[Stored records]
* * * *

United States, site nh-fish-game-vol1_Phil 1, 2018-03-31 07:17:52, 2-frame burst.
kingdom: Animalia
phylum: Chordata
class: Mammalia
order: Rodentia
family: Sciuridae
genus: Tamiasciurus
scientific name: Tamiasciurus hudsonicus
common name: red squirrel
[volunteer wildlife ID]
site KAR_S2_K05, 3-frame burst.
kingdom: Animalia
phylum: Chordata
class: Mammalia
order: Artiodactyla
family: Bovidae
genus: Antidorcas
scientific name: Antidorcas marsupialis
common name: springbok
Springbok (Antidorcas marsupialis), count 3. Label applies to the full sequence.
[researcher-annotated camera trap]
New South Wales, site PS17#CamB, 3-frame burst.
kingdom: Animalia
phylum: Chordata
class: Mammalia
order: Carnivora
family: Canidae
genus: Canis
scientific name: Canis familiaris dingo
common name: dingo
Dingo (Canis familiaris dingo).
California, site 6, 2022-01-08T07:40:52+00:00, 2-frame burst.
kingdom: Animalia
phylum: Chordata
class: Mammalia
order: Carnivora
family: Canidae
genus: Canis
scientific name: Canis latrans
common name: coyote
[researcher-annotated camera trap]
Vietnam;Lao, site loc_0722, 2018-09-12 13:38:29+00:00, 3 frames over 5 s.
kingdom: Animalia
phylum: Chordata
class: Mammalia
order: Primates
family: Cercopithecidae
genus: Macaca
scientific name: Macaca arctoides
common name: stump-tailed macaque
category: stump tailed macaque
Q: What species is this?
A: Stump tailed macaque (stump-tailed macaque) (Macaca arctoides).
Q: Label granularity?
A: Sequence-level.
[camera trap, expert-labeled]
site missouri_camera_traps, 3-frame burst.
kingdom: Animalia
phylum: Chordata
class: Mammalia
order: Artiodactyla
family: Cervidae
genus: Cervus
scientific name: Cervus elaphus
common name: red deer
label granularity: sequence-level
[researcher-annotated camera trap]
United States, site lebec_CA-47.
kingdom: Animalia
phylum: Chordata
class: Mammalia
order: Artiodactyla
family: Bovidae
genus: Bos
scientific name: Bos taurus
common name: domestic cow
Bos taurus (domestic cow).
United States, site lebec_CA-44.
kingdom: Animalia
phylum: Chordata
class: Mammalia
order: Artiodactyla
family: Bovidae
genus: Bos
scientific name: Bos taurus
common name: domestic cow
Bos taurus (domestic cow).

* * * *

(Problem to solve)
Copy out every record above once more, precisely as written.

(Reply to the exercise)
United States, site nh-fish-game-vol1_Phil 1, 2018-03-31 07:17:52, 2-frame burst.
kingdom: Animalia
phylum: Chordata
class: Mammalia
order: Rodentia
family: Sciuridae
genus: Tamiasciurus
scientific name: Tamiasciurus hudsonicus
common name: red squirrel
[volunteer wildlife ID]
site KAR_S2_K05, 3-frame burst.
kingdom: Animalia
phylum: Chordata
class: Mammalia
order: Artiodactyla
family: Bovidae
genus: Antidorcas
scientific name: Antidorcas marsupialis
common name: springbok
Springbok (Antidorcas marsupialis), count 3. Label applies to the full sequence.
[researcher-annotated camera trap]
New South Wales, site PS17#CamB, 3-frame burst.
kingdom: Animalia
phylum: Chordata
class: Mammalia
order: Carnivora
family: Canidae
genus: Canis
scientific name: Canis familiaris dingo
common name: dingo
Dingo (Canis familiaris dingo).
California, site 6, 2022-01-08T07:40:52+00:00, 2-frame burst.
kingdom: Animalia
phylum: Chordata
class: Mammalia
order: Carnivora
family: Canidae
genus: Canis
scientific name: Canis latrans
common name: coyote
[researcher-annotated camera trap]
Vietnam;Lao, site loc_0722, 2018-09-12 13:38:29+00:00, 3 frames over 5 s.
kingdom: Animalia
phylum: Chordata
class: Mammalia
order: Primates
family: Cercopithecidae
genus: Macaca
scientific name: Macaca arctoides
common name: stump-tailed macaque
category: stump tailed macaque
Q: What species is this?
A: Stump tailed macaque (stump-tailed macaque) (Macaca arctoides).
Q: Label granularity?
A: Sequence-level.
[camera trap, expert-labeled]
site missouri_camera_traps, 3-frame burst.
kingdom: Animalia
phylum: Chordata
class: Mammalia
order: Artiodactyla
family: Cervidae
genus: Cervus
scientific name: Cervus elaphus
common name: red deer
label granularity: sequence-level
[researcher-annotated camera trap]
United States, site lebec_CA-47.
kingdom: Animalia
phylum: Chordata
class: Mammalia
order: Artiodactyla
family: Bovidae
genus: Bos
scientific name: Bos taurus
common name: domestic cow
Bos taurus (domestic cow).
United States, site lebec_CA-44.
kingdom: Animalia
phylum: Chordata
class: Mammalia
order: Artiodactyla
family: Bovidae
genus: Bos
scientific name: Bos taurus
common name: domestic cow
Bos taurus (domestic cow).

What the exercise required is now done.